By the way, are you really using a C style array in your class?
OTHER TIPS
Since this is expected to return a const value I see no problem with having a global (or static const) empty QString that is used by all such functions to return a an empty string.
I'm not wild about the name though. I would expect that the "empty" QString would be a static const member of the QString Class. so your code would look like this instead.
const QString& MyClass::getID(int index) const
{
if (i < myArraySize && myArray[i]) {
return myArray[i]->id; // id is a QString
} else {
return QString::EmptyString; // is a global empty QString
}
}
You can't avoid it without changing the return type.

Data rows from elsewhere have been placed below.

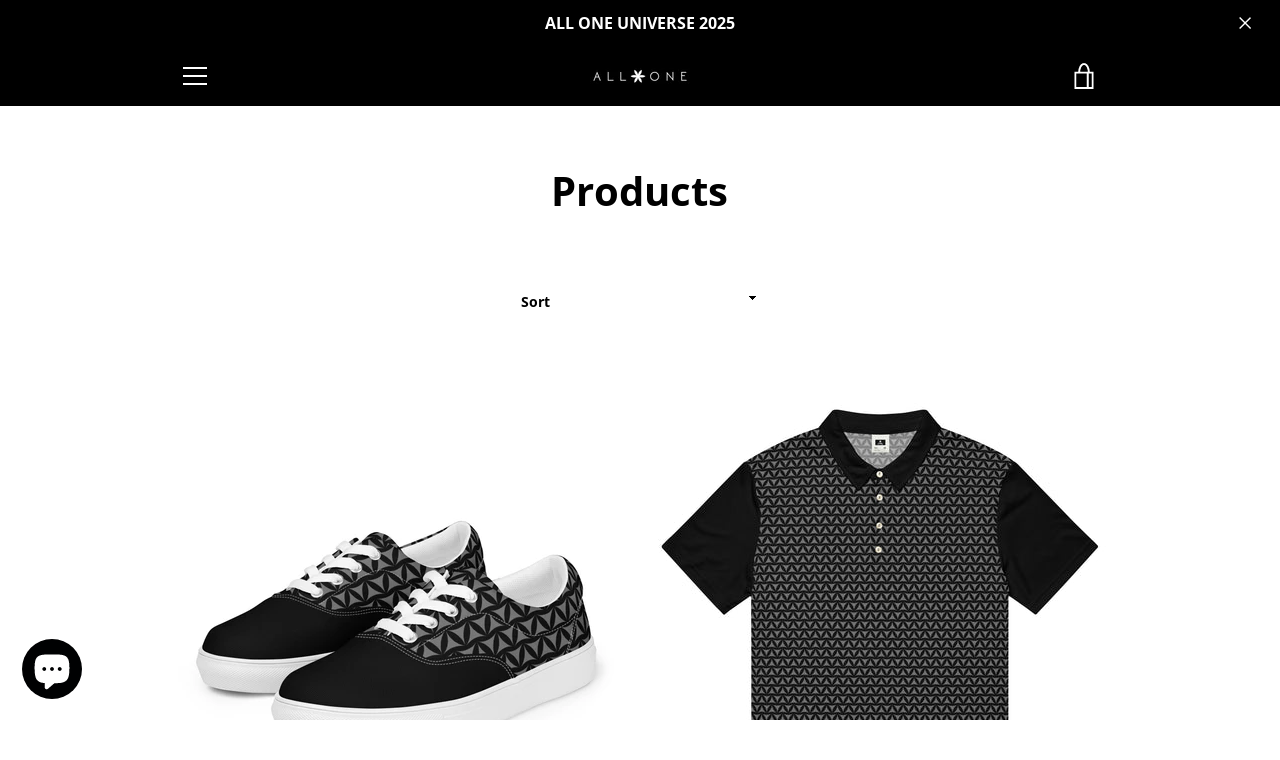

--- FILE ---
content_type: text/javascript
request_url: https://www.all-oneuniverse.com/cdn/shop/t/3/assets/custom.js?v=101612360477050417211531581925
body_size: -632
content:
//# sourceMappingURL=/cdn/shop/t/3/assets/custom.js.map?v=101612360477050417211531581925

If you choose to return a reference, then you must have some variable of the return type which outlives the function's scope. If you can't change the API (e.g. due to binary compatibility promises), then you are locked in to this forever. You'll have to waste memory storing some value of the relevant type, even if you change the rest of your class implementation to e.g. generate the values on the fly or retrieve them from some external source.
This is why C++ API design guides which are aware of binary compatibility issues recommend to not return a const& without careful consideration.
How about using a pre-initialized default value:
const QString& MyClass::getID(int index, const QString& def = QString()) const
{
if (i < myArraySize && myArray[index]) {
return myArray[index]->id; // id is a QString
} else {
return def;
}
}
if you insist on returning a reference, you must have an object to refer to; so you must have the QString object somewhere in your example, there is no way around it.
However a technique that seems suitable for your case is to change your method to accept a default ID to return in case the index is out of range:
const QString& MyClass::getID( int i, const QString& default ) const
{
if( i < myArraySize && myArray[i] )
return myArray[i]->id;
else
return default;
}
You could also throw an exception if the index is out of range, then you wouldn't need to actually return on failure but that's probably not what you want.
Would QString::null suffice?
You cannot avoid the need for an empty QString without changing the way getId() works. But there are two approaches that spring to mind:
- instead of silently returning an empty string, throw an exception; or
- don't bother about returning a reference, and just return a QString, relying on return value optimization to eliminate the cost of copying the object.